>> START PAGE EXCERPT

# First Smoked Salt



## kenosando (Mar 29, 2014)

I ordered a pound of Celtic gray sea salt from Amazon for ~$5 (also got a salt grinder and coffee grinder). 

The grinder came with coarse white sea salt, so I added a bit of that to my pan.







I added some hickory chips to my MES cold smoke attachment and set the temp of the MES to 275°F. It smoked hot about 4.5 hours before turning the MES off, then let the remaining chips smoke out of the cold smoke attachment. Salt sat overnight in the MES. This is the result:






And the white rock sea salt:






Grinded a bit on an avocado and the flavor is amazing. Looking forward to more uses.


----------



## trikefreak (Mar 29, 2014)

Looks great! I've cold smoked sea salt a few times, and everyone just loves it. I've not done a hot smoke with salt, but did taste some from a local spice shop. Totally different end results between cold and hot smoking salt, I suggest trying the cold smoke if you haven't yet.


----------



## kenosando (Mar 29, 2014)

I read this thread:
http://www.smokingmeatforums.com/t/125996/the-great-smoked-salt-experiment/0_100
and figured that if I did cold smoke it, I would need 12 hours to get the level I wanted. How long do you typically cold smoke yours?


----------

>> END PAGE EXCERPT

• **EXERCISE INSTRUCTIONS**
a - Answer these about the smoked salt thread:
(i) What did the pound of Celtic gray sea salt cost?
(ii) What temperature was the MES set to?
(iii) How many hours of cold smoking did the first poster figure it would take to reach the level wanted?
b - Write out the smoked salt thread word for word, starting at "# First Smoked" and ending at "and coffee grinder).".
The listing after the smoked salt thread isn't needed.

>> START RECORDED INFORMATION

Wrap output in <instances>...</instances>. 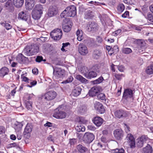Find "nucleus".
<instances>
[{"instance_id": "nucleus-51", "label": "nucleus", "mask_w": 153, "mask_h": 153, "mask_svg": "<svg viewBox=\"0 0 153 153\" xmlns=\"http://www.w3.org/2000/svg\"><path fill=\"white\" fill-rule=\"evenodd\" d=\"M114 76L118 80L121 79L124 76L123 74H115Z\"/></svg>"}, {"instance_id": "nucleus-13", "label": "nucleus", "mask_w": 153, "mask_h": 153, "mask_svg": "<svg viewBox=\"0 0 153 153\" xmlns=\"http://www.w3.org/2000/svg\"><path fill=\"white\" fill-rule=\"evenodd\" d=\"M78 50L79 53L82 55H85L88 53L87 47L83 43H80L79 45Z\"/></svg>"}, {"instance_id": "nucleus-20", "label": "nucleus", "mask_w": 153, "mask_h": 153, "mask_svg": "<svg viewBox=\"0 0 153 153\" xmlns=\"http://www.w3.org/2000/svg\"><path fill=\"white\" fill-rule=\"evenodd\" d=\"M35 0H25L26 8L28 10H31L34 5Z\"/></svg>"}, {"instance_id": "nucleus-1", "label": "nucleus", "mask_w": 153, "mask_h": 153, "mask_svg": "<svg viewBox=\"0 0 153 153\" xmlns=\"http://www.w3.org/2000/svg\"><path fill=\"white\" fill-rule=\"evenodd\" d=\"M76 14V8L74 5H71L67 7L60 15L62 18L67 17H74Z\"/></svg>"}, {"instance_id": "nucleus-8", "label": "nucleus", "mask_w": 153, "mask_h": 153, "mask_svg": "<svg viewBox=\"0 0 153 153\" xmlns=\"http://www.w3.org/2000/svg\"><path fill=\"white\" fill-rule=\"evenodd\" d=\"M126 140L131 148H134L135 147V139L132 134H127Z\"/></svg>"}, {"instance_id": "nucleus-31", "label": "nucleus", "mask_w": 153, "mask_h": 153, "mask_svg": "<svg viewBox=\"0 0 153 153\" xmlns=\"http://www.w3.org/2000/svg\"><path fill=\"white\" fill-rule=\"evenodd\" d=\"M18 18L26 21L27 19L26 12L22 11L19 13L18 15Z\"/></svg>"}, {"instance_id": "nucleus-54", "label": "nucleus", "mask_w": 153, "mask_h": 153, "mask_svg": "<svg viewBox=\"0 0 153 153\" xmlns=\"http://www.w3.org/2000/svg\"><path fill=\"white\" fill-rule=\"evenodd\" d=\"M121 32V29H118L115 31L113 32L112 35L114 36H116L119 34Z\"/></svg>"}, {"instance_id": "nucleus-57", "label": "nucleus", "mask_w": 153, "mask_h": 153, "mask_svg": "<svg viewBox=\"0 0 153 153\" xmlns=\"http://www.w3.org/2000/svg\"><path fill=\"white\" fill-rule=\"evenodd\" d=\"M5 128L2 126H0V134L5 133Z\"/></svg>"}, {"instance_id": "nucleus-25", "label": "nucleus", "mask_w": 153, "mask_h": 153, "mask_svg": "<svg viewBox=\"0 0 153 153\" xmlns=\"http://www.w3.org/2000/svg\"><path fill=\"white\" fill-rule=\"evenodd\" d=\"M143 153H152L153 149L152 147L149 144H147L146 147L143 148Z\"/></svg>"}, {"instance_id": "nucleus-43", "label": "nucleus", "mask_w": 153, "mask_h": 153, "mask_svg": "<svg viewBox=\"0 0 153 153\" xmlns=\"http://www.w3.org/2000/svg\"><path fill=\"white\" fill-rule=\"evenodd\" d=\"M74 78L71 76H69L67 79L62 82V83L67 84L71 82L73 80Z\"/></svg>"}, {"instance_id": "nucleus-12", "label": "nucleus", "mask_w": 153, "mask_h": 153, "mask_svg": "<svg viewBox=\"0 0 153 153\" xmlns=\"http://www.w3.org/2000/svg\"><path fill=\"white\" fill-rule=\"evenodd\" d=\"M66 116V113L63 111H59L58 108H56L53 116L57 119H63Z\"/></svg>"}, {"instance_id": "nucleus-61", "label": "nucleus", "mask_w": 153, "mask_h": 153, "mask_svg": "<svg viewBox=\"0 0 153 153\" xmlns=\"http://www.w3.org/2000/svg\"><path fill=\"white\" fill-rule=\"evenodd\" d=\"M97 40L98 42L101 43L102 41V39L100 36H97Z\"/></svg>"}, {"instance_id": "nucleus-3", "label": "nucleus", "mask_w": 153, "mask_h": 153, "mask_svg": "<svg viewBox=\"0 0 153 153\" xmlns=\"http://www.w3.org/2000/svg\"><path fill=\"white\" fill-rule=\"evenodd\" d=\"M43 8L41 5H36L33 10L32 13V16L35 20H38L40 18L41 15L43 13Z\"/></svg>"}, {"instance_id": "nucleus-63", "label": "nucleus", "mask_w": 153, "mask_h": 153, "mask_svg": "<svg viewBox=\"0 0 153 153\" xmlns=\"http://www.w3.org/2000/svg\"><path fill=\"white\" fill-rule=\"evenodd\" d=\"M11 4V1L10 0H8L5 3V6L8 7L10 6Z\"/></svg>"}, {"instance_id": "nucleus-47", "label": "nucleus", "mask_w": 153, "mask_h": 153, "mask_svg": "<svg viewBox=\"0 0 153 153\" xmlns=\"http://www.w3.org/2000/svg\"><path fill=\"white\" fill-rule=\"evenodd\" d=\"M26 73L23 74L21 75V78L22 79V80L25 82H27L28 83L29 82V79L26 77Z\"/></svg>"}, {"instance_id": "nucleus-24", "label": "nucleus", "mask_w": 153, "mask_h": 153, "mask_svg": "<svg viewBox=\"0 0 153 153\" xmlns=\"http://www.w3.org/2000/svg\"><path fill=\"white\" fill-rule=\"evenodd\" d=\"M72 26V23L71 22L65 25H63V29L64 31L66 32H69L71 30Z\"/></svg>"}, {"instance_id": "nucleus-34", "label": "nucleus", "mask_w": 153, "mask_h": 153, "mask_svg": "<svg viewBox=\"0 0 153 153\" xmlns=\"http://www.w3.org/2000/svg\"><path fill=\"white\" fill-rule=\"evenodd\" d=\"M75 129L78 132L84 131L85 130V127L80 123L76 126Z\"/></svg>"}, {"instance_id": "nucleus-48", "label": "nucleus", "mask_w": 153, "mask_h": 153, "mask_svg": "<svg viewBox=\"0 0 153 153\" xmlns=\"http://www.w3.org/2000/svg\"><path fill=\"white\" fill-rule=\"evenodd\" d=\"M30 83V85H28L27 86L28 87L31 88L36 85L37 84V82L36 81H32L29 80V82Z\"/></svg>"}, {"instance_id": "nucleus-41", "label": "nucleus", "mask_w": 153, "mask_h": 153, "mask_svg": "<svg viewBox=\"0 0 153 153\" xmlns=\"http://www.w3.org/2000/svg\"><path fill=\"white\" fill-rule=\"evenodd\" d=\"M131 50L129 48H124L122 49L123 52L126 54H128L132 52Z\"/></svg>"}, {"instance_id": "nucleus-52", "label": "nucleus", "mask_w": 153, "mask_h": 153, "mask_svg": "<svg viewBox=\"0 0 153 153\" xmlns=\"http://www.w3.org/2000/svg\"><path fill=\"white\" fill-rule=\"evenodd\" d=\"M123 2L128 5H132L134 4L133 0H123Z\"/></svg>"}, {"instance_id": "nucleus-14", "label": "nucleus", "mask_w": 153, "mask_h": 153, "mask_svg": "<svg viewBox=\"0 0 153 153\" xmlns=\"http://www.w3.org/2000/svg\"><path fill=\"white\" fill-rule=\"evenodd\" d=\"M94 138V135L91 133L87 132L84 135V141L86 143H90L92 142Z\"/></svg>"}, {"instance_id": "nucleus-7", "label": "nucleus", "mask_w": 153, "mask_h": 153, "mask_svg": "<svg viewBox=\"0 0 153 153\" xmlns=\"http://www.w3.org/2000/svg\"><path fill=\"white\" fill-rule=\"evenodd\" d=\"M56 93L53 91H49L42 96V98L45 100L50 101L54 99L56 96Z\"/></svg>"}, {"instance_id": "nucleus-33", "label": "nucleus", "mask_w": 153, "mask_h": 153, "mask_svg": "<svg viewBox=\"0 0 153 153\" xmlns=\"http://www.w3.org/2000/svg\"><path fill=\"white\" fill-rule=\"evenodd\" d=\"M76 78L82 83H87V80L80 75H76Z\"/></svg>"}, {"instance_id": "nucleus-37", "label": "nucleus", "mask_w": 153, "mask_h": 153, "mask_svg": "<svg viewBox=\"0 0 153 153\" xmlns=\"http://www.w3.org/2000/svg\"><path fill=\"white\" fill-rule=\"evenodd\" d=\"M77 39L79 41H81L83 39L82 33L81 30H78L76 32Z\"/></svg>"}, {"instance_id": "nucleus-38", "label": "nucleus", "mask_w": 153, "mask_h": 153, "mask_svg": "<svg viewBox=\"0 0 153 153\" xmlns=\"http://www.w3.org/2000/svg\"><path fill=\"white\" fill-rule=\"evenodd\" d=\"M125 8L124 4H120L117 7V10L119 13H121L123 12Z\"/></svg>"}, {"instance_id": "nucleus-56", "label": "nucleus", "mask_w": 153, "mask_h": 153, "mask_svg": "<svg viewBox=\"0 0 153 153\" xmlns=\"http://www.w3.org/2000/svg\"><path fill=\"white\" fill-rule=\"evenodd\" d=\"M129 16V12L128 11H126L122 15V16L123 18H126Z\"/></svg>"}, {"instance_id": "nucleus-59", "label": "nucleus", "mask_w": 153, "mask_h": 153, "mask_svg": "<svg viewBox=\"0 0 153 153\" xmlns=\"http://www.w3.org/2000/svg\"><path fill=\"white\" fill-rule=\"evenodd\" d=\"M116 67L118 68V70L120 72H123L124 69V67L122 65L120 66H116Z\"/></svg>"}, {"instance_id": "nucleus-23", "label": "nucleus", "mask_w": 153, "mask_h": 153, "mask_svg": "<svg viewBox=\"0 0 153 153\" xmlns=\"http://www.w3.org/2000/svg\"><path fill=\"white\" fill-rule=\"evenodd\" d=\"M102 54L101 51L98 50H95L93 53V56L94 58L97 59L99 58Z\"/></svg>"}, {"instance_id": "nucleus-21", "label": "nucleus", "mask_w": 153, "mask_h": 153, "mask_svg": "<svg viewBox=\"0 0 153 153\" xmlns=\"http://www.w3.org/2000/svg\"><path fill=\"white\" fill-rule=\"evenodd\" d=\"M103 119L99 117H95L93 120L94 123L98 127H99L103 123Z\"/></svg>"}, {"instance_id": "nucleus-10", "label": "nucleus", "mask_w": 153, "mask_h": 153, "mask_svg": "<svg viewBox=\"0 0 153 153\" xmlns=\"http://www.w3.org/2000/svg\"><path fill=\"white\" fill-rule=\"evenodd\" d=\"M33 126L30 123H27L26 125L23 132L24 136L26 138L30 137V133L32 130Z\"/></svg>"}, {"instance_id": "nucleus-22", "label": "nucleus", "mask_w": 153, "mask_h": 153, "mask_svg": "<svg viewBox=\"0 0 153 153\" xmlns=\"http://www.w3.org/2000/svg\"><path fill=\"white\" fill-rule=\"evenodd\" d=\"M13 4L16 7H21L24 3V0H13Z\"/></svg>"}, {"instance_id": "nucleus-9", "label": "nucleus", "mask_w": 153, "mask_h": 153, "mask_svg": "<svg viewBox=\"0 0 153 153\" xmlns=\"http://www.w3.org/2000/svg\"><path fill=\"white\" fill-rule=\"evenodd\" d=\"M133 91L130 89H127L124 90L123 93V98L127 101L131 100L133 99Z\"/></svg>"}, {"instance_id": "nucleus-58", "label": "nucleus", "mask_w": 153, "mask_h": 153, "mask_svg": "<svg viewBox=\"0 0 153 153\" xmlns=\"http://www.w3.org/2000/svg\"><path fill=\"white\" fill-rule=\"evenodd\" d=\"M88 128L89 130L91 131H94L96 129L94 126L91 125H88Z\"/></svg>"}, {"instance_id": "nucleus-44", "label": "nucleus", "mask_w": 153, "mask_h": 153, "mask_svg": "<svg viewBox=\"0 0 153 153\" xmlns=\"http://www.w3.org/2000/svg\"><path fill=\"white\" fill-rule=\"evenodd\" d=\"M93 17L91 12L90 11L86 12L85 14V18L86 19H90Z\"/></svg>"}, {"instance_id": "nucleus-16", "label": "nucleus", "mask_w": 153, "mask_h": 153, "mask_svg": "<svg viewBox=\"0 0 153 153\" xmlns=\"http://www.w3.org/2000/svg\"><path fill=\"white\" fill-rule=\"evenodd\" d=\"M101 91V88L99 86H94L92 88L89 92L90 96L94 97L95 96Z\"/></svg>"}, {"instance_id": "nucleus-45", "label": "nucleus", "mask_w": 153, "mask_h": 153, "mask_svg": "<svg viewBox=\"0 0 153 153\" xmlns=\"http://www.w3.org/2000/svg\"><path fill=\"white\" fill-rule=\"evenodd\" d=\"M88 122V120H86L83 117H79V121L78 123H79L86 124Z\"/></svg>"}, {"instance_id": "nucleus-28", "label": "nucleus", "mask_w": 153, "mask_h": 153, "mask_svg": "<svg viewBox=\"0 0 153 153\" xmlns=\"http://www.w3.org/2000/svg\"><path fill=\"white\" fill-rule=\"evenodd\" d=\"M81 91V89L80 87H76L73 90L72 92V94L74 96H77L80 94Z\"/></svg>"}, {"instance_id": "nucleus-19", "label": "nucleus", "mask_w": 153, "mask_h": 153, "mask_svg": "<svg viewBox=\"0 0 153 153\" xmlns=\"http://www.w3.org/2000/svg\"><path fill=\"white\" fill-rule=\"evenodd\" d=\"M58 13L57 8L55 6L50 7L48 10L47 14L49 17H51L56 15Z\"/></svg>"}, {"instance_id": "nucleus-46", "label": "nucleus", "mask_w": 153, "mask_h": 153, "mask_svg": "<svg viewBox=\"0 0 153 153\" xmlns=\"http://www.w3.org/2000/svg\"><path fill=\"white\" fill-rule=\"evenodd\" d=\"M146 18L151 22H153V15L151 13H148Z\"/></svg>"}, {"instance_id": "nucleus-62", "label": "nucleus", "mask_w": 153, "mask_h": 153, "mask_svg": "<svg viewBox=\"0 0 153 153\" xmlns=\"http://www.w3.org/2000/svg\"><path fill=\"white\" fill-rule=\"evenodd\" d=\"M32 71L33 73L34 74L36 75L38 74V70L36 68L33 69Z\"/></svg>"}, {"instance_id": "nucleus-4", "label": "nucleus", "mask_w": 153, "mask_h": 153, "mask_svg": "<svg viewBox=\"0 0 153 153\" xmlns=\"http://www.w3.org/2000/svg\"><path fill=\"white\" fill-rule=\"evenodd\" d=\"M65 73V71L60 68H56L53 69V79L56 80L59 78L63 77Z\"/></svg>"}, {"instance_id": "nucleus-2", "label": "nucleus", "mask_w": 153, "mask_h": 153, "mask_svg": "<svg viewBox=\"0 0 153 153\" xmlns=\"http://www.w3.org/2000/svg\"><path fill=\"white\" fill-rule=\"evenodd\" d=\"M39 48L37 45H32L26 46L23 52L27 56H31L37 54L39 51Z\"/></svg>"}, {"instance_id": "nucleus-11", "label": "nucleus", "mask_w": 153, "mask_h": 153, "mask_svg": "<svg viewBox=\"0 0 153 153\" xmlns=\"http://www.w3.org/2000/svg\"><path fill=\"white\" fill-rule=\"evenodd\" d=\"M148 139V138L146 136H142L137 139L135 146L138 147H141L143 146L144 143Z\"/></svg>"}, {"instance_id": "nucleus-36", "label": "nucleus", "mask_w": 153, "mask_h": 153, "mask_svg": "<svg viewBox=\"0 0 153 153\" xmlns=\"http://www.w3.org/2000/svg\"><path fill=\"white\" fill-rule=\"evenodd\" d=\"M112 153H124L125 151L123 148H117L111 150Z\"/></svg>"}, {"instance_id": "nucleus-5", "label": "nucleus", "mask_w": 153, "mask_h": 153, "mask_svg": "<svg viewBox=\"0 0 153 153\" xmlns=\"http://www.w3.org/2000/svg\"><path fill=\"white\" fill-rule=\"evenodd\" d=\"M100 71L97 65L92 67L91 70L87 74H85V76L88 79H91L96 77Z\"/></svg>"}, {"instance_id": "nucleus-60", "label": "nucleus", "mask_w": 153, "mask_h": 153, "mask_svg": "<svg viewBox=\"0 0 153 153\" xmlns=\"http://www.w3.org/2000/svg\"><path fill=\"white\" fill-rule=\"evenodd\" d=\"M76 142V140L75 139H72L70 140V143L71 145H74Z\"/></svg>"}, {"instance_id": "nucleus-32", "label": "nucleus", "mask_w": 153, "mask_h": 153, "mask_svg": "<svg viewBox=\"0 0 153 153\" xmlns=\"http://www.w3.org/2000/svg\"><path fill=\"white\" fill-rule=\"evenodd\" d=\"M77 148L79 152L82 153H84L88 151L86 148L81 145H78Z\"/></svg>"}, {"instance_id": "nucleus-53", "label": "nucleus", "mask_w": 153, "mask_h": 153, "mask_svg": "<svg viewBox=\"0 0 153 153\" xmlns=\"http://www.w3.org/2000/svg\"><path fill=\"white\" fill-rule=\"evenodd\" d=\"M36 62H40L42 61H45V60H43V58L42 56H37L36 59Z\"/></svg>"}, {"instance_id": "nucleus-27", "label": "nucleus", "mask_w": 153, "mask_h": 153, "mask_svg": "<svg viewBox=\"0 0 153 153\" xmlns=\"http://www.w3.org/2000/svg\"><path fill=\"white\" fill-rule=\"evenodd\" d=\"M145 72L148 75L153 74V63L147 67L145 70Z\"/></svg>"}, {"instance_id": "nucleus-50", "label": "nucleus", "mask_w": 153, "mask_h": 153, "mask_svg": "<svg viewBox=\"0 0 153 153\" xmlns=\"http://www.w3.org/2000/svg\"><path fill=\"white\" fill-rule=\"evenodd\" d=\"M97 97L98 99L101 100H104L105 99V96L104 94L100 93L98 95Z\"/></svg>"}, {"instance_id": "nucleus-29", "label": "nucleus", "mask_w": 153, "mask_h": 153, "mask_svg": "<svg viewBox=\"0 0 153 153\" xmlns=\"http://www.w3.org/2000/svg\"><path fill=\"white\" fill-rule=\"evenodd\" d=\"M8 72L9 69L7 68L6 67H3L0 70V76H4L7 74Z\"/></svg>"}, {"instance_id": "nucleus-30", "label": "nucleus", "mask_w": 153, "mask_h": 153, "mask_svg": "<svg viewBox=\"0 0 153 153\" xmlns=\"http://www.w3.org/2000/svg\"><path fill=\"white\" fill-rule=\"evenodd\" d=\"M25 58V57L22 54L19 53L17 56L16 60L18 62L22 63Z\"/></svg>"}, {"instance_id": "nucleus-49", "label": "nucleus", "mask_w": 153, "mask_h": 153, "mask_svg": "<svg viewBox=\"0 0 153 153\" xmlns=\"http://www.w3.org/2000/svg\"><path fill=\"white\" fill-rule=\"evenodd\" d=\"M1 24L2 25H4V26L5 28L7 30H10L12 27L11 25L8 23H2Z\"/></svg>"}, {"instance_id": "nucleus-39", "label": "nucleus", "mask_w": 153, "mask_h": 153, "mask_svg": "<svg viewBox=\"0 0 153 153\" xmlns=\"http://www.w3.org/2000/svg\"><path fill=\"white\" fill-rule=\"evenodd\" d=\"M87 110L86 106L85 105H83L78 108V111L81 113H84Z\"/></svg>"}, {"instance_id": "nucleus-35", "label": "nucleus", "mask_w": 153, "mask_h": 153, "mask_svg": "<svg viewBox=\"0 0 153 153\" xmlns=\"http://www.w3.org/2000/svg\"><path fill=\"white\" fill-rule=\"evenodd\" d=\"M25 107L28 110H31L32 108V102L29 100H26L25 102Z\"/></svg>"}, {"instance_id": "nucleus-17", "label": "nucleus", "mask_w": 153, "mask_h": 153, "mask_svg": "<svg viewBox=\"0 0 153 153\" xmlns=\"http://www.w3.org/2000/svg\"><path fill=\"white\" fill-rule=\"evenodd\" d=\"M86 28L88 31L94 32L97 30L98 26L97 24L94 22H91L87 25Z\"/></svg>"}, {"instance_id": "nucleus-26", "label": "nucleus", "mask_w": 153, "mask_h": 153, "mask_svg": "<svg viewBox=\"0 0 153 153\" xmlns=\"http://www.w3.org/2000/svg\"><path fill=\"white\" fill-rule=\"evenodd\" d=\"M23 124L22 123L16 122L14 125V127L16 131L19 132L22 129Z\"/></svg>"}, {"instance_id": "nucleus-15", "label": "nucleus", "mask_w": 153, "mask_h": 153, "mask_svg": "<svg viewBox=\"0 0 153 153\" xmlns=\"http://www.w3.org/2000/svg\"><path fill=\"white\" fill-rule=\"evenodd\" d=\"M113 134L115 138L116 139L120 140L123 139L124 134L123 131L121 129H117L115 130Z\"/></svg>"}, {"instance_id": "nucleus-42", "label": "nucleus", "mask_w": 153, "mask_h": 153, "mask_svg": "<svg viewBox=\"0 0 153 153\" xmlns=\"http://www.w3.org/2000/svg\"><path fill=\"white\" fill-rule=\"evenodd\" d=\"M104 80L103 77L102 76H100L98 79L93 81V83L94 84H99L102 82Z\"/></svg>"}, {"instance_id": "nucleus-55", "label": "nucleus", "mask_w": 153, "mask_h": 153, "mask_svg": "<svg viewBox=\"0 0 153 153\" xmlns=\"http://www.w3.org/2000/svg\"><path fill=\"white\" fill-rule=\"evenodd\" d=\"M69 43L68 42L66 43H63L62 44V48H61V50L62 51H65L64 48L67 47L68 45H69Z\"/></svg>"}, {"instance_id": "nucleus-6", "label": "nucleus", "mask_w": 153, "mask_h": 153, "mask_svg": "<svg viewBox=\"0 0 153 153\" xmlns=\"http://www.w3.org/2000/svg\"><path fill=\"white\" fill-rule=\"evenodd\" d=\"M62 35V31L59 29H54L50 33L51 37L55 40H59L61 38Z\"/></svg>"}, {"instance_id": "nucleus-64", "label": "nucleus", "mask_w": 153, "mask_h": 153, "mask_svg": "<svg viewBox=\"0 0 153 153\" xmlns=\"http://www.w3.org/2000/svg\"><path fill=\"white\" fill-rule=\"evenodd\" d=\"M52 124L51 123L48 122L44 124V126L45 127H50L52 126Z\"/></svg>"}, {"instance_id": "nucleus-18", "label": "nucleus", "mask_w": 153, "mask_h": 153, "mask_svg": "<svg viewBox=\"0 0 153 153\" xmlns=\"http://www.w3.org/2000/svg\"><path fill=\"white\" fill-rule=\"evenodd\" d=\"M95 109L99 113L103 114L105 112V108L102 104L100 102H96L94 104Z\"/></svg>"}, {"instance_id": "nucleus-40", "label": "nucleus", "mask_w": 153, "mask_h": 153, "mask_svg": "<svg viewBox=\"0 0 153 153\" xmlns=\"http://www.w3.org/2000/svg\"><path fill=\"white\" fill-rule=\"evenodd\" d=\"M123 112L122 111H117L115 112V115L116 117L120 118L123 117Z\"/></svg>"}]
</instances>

>> END RECORDED INFORMATION

• **FULL ANSWERS**
a -
(i) About $5 (~$5).
(ii) 275°F.
(iii) 12 hours.

b -
# First Smoked Salt



## kenosando (Mar 29, 2014)

I ordered a pound of Celtic gray sea salt from Amazon for ~$5 (also got a salt grinder and coffee grinder).